Camp Barnhouse

 Camp Barnhouse  

The Barnhouse neolithic "village" contains numerous features  and over half of these are simple circular groups of stones around hearth-like structures. 

These are very shallow features, and as there is no abundance of  surface stones, it is likely that the structure they represent was either a tent, a teepee, a bivouac, a bender, or some other light structure easily erected for temporary occupation.

Colin Richards, in his reporting of the excavation says that these structures were patched, rebuilt and repaired on a frequent basis during their existence. 
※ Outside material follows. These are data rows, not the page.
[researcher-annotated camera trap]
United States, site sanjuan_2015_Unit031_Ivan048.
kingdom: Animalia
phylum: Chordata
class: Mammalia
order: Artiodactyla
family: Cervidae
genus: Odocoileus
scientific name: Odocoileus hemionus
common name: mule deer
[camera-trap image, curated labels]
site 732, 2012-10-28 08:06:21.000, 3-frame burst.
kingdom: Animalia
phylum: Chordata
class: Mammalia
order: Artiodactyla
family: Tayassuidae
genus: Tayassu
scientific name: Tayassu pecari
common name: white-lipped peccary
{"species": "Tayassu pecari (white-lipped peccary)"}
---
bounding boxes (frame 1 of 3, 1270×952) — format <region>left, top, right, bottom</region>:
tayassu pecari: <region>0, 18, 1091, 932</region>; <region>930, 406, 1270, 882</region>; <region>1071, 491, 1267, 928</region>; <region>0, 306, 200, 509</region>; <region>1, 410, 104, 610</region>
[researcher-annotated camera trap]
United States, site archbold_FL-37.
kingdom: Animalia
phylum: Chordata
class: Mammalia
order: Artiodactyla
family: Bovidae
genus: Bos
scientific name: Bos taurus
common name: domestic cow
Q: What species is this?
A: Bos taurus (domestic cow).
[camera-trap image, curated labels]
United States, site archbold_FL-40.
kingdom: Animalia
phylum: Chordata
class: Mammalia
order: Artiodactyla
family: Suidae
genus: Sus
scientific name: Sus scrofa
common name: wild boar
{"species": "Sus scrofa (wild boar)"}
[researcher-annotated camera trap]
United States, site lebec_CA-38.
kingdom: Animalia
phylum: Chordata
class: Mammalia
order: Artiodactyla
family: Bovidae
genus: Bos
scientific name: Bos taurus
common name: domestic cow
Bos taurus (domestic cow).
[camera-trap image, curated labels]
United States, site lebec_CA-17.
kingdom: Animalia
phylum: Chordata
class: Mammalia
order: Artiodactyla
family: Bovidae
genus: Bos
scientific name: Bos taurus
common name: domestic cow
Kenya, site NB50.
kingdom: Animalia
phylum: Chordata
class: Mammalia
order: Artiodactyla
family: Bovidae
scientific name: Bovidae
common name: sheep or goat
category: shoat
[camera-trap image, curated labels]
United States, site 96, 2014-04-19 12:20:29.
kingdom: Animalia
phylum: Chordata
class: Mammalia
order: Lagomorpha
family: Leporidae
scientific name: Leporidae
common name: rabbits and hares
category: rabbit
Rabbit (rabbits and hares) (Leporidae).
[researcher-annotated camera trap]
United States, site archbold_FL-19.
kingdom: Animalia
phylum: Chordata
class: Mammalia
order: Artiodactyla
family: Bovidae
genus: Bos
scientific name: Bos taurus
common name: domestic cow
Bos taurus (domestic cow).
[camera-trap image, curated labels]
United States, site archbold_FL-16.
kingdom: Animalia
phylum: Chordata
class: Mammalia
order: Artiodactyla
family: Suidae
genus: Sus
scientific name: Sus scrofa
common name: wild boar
Doubtless, rebuilding would have been necessary after any high wind event. No structure with a large surface area, but with little weight,and poor attachment to ground survives an Orkney winter.

Hardy these people may have been, but tents like these would have been blown away in any orcadian winter.

This means that the inhabitants of the Neolithic Barnhouse, who were present on the Harray Loch shoreline a couple of hundred years before many Ness of Brodgar structures were fair weather migrants,  going somewhere a little bit less "exciting" for winter.

So, who were these people, and where did they come from? Could they have come from somewhere on Orkney, or would they have had to come from Scotland?

That would make them semi-nomadic, moving to Orkney just for their summer holidays.

If they weren't here permanently,  why did they build cairns?

Did the Barnhouse people build the Stones of Stenness?